[start]

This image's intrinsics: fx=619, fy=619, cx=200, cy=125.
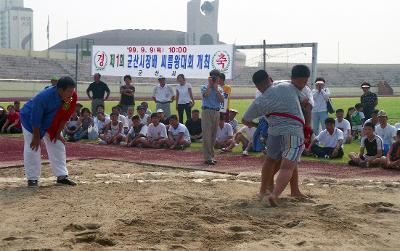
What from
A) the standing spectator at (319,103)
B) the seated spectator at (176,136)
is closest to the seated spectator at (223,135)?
the seated spectator at (176,136)

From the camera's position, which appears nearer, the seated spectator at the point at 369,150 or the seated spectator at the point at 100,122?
the seated spectator at the point at 369,150

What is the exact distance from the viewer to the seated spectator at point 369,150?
11.6m

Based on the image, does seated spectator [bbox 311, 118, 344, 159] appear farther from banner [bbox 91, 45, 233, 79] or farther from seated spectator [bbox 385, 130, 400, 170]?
banner [bbox 91, 45, 233, 79]

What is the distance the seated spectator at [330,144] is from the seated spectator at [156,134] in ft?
12.1

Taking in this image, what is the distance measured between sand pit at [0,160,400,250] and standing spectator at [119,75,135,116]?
8718mm

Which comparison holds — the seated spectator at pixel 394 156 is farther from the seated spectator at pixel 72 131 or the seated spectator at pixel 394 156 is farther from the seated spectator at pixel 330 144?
the seated spectator at pixel 72 131

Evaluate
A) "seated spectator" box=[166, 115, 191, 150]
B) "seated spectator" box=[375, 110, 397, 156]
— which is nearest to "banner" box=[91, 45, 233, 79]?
"seated spectator" box=[166, 115, 191, 150]

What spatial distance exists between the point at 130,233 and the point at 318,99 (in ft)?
35.9

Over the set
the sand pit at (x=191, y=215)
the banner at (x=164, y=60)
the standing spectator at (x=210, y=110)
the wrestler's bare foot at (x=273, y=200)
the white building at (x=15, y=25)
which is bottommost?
the sand pit at (x=191, y=215)

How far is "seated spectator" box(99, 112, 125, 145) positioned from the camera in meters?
15.9

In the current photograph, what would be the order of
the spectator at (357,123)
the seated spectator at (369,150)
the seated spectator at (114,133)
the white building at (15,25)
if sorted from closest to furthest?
the seated spectator at (369,150), the seated spectator at (114,133), the spectator at (357,123), the white building at (15,25)

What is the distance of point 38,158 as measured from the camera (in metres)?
8.67

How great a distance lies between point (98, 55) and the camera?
23.7 m

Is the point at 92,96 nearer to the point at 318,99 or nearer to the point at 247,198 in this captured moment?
the point at 318,99
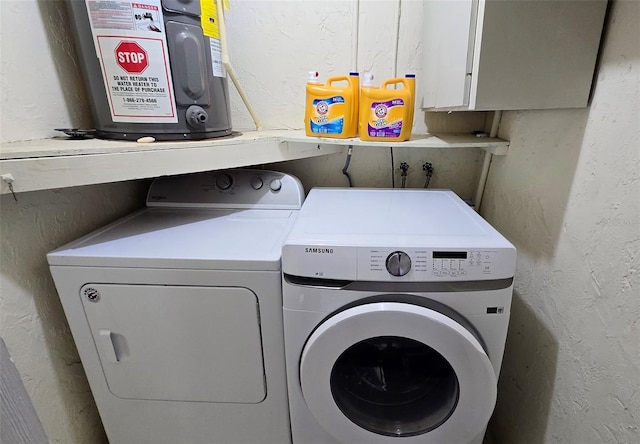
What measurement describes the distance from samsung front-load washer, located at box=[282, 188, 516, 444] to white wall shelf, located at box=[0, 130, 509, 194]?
40cm

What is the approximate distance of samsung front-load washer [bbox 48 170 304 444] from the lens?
104 cm

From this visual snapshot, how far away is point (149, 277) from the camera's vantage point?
Answer: 3.42 feet

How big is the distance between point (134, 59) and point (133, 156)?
299mm

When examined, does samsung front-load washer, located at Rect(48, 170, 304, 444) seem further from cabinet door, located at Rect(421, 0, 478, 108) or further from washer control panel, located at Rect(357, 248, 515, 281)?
cabinet door, located at Rect(421, 0, 478, 108)

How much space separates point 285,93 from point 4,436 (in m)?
1.51

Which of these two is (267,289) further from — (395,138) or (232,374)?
(395,138)

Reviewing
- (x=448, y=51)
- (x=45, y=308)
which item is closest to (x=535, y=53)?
(x=448, y=51)

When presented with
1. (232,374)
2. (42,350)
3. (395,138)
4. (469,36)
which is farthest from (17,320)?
(469,36)

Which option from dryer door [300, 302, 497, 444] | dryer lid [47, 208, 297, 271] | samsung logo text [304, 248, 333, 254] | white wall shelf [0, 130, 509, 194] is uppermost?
white wall shelf [0, 130, 509, 194]

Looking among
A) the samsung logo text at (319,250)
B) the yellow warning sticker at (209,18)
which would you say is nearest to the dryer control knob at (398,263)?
the samsung logo text at (319,250)

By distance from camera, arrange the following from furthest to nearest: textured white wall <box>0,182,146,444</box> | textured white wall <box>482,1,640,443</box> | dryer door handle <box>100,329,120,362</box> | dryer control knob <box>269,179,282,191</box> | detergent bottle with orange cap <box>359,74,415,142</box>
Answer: dryer control knob <box>269,179,282,191</box>, detergent bottle with orange cap <box>359,74,415,142</box>, dryer door handle <box>100,329,120,362</box>, textured white wall <box>0,182,146,444</box>, textured white wall <box>482,1,640,443</box>

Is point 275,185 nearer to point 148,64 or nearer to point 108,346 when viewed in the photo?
point 148,64

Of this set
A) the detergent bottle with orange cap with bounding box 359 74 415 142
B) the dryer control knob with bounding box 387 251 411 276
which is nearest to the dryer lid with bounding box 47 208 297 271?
the dryer control knob with bounding box 387 251 411 276

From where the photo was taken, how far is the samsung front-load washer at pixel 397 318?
3.00 ft
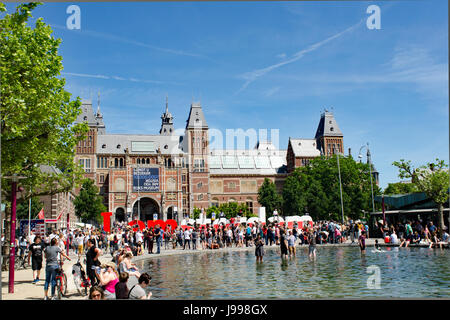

[end]

Exercise objective:
Report each line of the records that contains the string "control".

Expected answer:
When examined, does samsung front-load washer, located at Rect(48, 170, 304, 444) seem further from cabinet door, located at Rect(421, 0, 478, 108) or further from washer control panel, located at Rect(357, 248, 515, 281)?
which would you say is nearest to the dryer control knob at (398,263)?
By distance from camera, arrange the following from furthest to nearest: textured white wall <box>0,182,146,444</box> | textured white wall <box>482,1,640,443</box> | dryer door handle <box>100,329,120,362</box> | dryer control knob <box>269,179,282,191</box> | detergent bottle with orange cap <box>359,74,415,142</box>
Answer: dryer control knob <box>269,179,282,191</box>, detergent bottle with orange cap <box>359,74,415,142</box>, dryer door handle <box>100,329,120,362</box>, textured white wall <box>0,182,146,444</box>, textured white wall <box>482,1,640,443</box>
B) the dryer control knob with bounding box 387 251 411 276
the dryer control knob with bounding box 387 251 411 276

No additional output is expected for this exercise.